I love magazines, I have to say that Domino is my favorite and when I find it in the mailbox, I run in the house and hide in the closet and read it...immediately! Dwell has helped us immensely with our house renovation and then there is Brain, Child! I save Brain, Child for my night readings and end up staying up past midnight reading their interesting, intelligent and warming stories that resonate so well with my attitude about parenting...no hysterical headlines, but thoughtful reading that hits you in your heart and mind (and funnybone!). My favorite section is "talkback" where they ask a question to readers and find out what is on peoples mind, and here are few from their last issue, visit their website for a subscription and also to find out what is the question for the next issue! Then you can test your writing skills yourself and have some fun!
In the last issue, Brain, Child asked their readers what beliefs they have about their kids that they can't prove. Science schmience. Here is a selection of answers submitted by their readers.
Ask Me Again
I have two: 1) Despite what my children's pediatrician says, teething does seem to coincide with a low-grade fever. And 2) children come preprogrammed with a certain question quota. Every day they need to ask so many questions, even if they already know the answer.
--Carrie Hadler, San Francisco, CA
Pour Some Sugar On Them
My parenting truth? Candy is a good thing. My sons find delight in so much--caterpillars, the sound of the wind, pine cones, puddles, garbage trucks, mailboxes--they mock my jaded, blase attitude on a daily basis. And candy is for them the apex of amazements. These colorful, sweet, edible confections bring them such unmitigated happiness that I refuse to let my better sensibilities about nutrition and dental hygiene stop them from relishing a lollipop. As we age, our joy slowly cedes ground to self-consciousness, insecurity, and the skepticism borne of experience. I am not ready for them to know that candy is just one of life's evil tricks, doubtless hatched by a cabal of greedy dentists. For now, I just unwrap a Starburst and watch the joy bloom on their faces.
--Alix Clyburn, Silver Spring, MD
I was once pressed to state what I believe, and the only thing I came up with is something for which I have no proof. My children are gifted. That there is no evidence for this is irrelevant. My kids only look average; really, they have untold depths, hidden talents, a capacity for things I cannot even imagine. No one will ever convince me otherwise, so let's go back to discussing the easy stuff, like gun control, abortion, and school funding.

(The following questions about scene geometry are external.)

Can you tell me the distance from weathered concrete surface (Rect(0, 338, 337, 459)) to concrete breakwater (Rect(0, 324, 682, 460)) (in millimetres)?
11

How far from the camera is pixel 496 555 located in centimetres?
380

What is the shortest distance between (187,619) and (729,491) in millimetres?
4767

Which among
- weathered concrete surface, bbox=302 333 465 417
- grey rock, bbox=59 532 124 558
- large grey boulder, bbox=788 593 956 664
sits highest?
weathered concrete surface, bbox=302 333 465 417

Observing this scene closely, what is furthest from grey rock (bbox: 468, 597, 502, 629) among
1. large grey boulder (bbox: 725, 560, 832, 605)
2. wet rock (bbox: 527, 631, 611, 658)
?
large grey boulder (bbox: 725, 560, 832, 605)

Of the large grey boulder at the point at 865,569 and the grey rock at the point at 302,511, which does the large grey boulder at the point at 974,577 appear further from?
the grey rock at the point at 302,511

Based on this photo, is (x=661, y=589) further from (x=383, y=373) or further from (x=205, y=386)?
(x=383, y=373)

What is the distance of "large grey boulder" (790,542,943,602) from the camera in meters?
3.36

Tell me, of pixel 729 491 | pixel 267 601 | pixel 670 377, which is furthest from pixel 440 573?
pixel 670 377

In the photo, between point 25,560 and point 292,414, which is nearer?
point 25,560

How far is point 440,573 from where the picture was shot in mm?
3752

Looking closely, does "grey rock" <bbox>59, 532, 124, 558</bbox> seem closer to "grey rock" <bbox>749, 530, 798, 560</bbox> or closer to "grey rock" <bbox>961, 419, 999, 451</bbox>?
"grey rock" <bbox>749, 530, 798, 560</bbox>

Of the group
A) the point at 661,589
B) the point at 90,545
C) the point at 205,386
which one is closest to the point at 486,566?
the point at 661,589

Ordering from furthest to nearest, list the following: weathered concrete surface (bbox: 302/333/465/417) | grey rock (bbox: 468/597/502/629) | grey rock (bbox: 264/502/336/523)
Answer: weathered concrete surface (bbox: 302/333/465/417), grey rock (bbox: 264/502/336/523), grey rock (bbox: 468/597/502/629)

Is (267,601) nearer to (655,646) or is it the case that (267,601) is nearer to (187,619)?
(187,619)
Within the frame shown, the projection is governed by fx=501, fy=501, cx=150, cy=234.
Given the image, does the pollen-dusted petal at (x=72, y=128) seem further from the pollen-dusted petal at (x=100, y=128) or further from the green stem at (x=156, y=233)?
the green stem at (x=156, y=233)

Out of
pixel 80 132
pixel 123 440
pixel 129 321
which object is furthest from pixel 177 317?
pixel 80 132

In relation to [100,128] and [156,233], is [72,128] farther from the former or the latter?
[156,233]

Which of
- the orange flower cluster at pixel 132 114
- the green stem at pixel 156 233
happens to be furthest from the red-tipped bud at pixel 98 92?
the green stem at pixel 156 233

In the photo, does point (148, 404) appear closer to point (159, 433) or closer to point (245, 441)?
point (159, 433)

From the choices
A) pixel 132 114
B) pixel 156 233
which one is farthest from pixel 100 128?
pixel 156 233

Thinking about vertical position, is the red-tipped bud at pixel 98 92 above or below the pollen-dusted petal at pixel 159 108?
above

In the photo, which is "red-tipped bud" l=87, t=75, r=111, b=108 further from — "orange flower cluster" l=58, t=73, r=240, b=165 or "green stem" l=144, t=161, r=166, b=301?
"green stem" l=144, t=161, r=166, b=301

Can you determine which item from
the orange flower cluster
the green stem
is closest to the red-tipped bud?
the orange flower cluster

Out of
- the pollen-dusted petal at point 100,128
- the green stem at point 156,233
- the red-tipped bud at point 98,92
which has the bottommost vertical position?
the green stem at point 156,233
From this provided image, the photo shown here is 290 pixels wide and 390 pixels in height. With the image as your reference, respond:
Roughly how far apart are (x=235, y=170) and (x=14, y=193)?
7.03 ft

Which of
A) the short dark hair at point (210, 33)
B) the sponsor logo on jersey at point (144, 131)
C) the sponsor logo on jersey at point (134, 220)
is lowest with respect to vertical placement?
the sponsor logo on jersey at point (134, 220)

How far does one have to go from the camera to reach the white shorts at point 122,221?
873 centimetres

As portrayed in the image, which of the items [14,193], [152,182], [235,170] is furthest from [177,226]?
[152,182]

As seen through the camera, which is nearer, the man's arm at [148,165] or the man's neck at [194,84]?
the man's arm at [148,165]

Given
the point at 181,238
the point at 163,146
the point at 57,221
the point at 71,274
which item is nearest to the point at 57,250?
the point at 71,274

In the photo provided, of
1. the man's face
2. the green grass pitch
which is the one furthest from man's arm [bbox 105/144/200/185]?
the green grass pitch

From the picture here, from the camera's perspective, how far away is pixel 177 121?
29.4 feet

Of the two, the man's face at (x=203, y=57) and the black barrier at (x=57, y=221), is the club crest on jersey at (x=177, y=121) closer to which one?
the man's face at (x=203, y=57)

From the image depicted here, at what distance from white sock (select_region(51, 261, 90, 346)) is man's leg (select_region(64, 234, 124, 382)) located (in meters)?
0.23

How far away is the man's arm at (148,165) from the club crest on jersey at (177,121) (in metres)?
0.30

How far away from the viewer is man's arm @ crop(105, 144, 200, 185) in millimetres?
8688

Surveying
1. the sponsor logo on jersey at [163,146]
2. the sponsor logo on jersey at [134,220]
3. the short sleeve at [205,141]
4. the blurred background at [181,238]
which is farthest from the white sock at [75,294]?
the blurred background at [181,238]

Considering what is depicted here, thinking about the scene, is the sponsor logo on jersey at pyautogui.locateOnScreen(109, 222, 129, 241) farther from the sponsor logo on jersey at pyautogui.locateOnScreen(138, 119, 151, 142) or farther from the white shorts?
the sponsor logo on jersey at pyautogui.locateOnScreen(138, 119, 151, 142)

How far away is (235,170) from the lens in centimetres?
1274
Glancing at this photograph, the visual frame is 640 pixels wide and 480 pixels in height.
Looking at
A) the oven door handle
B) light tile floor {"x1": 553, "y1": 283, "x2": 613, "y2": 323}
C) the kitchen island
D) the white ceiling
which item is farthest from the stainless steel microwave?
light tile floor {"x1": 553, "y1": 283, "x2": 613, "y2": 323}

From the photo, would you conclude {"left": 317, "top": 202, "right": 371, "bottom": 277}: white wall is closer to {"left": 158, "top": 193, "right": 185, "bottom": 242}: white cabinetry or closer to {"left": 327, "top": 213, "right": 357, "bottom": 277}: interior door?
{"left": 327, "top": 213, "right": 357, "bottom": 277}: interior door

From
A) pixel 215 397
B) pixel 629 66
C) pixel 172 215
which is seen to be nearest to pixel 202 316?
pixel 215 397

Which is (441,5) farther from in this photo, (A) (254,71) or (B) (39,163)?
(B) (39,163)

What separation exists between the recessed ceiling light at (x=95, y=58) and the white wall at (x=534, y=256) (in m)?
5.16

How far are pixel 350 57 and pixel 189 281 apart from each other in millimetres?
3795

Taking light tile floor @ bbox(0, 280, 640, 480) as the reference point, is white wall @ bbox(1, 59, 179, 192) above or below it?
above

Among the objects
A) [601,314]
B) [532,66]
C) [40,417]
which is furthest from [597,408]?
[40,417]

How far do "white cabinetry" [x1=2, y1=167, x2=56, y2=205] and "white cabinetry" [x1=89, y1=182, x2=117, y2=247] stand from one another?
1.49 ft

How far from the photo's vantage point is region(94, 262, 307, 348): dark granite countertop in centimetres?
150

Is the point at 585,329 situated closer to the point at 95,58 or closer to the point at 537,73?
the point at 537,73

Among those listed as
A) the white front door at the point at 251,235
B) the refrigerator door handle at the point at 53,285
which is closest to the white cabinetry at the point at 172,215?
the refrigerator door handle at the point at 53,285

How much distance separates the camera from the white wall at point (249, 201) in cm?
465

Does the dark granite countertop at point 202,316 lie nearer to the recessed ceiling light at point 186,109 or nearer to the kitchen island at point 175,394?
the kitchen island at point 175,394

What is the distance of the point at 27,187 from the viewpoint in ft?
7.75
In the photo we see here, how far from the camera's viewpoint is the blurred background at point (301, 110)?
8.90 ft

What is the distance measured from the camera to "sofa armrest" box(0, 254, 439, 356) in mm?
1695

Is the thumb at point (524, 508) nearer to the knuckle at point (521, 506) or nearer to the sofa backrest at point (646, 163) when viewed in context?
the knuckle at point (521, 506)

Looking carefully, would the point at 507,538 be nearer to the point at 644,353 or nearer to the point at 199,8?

--Anne Walton, Amherst, MA
Bless This Mess
I secretly, irrationally, believe in June Cleaver. I know that academics have made entire careers out of debunking our stereotypes of 1950s family life: one book on the subject is called The Way We Never Were. I know the research shows that modern moms stack up just fine against their predecessors. For one thing, despite all the demands we juggle, we actually spend more time with our kids than mothers did a generation or two ago. But I still find myself believing that, if I did everything just right, life could somehow be nothing but effortlessly immaculate rooms, dinner on the table at five, and calm, wise parents guiding their children through minor dilemmas in thirty minutes or less. Of course, my family's cheerful (well, usually cheerful) chaos doesn't resemble that ideal in the least. And I have to remind myself that messy imperfection, struggle, uncertainty, and sudden wild hilarity are where real life is.